++++ Article
We consider data on admissions for Fall 1973 graduate study at
U.C. Berkeley in the six largest departments. These data among others
were the subject of extensive litigation on gender discrimination
a few years back.
The data on each applicant consists of the applicants gender (G),
whether admitted (A) and major department (D).
Whether admitted, male Whether admitted, female
Dept Yes No Yes No
a 512 313 89 19
b 353 207 17 8
c 120 205 202 391
d 138 279 131 244
e 53 138 94 299
f 22 351 24 317
a) To start, construct the marginal AG table (a 2x2 table of gender by admit
status). Carry out a test for independence and obtain a point and
interval estimate the odds ratio for admittance for this marginal AG table
What might this result be taken to indicate about gender equity etc in the
admit process? Are you outraged yet?
b. Now use the breakdown by department. Obtain the odds ratio for admittance
within each of the 6 departments. Does Simpson's paradox appear to be present
in these data? Why or why not?
c. Use Cochran-Mantel-Haenszel procedures to:
test whether conditional independence holds for AG
estimate a common odds ratio for the six departments
use Breslow-Day statistic to test whether the AG odds-ratio
is the same for the 6 departments
d. For the possible A G D log-linear models, which model terms
would indicate gender discrimination?
e. Fit the set of A G D log-linear models using
SAS Proc Genmod, and identify what you regard as the most appropriate
model. Does this model confirm gender discrimination in admissions?
Examine the log-likelihood chi-square and table the fits and adjusted
residuals for this model. Are you satisfied with this model?
f. Set aside department a and rerun the log-linear model analysis.
Interpret your preferred model in terms of gender discrimination
in admissions. Also comment on the admissions preferences in dept a.
=-=-=-=-=-=-=-=-=-=-=-=-=-=-=-=-=-=-=-=-=-=-=-=-=-=-=-=-=-=-=-=-=-=-=
Problem 5 --Prediction of Binary Outcomes
(more aging male data)
These data are taken from an age discrimination lawsuit I was
involved in some years back (presumed to be long-settled).
Basically, the plaintiff claimed that when Company A bought
Company B, Company A proceeded to "fire all the old guys"
in the sales force of Company B. As there is a protected class
which I believe kicks in at age 40 (though these data use 45
as a division in dichotomizing age). Did Company A perpetrate
an act of age discrimination?
In file agediscrim.dat the rows are data for 65 Company B
sales personnel.
Columns are
age (in years)
rating (employee performance rating 1-5, 5 best)
layoff (1 if terminated after Company A takeover)
ratind (1 if rating is 4,5)
ageind (1 if age 45 or higher)
a. Where I started out with these data was looking at the obvious
2x2 tables. Can you reject independence between layoff and
ageind for these data? What is the relative risk of layoff
for the two age categories? What are the odds of layoff
if the salesperson is under 45 yrs? 45 or older?. Give
a point and interval estimate for this odds ratio.
Now also consider the dichotomous indicator for the employee
performance rating. Is the odds ratio for layoff and age the
same at both levels of the employee performance rating indicator?
++++++++
++++ Supplied data
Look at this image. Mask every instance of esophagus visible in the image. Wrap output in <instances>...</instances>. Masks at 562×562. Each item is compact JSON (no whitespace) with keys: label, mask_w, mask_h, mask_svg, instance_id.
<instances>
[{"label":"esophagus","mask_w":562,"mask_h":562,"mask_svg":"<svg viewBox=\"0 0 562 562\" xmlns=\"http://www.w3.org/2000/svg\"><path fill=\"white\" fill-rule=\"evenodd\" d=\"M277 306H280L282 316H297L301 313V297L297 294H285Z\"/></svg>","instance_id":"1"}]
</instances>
++++++++
* **Objective 1**: According to the assignment, how many Company B sales personnel have rows in the file agediscrim.dat?
* **Objective 2**: Summarize the assignment in two sentences.
* **Objective 3**: Translate this sentence from the assignment into Spanish: "These data among others were the subject of extensive litigation on gender discrimination a few years back."
Nothing in the lines is needed for these tasks.

* **Final answer 1**: 65

* **Final answer 2**: The assignment presents two discrimination problems: gender discrimination in Fall 1973 graduate admissions across the six largest departments at U.C. Berkeley, and possible age discrimination in the layoff of Company B sales staff after Company A bought Company B. It asks for tests of independence, odds ratio estimates, Cochran-Mantel-Haenszel and Breslow-Day procedures, and log-linear models fit in SAS Proc Genmod to judge whether the data show discrimination.

* **Final answer 3**: Estos datos, entre otros, fueron objeto de un extenso litigio sobre discriminación de género hace unos años.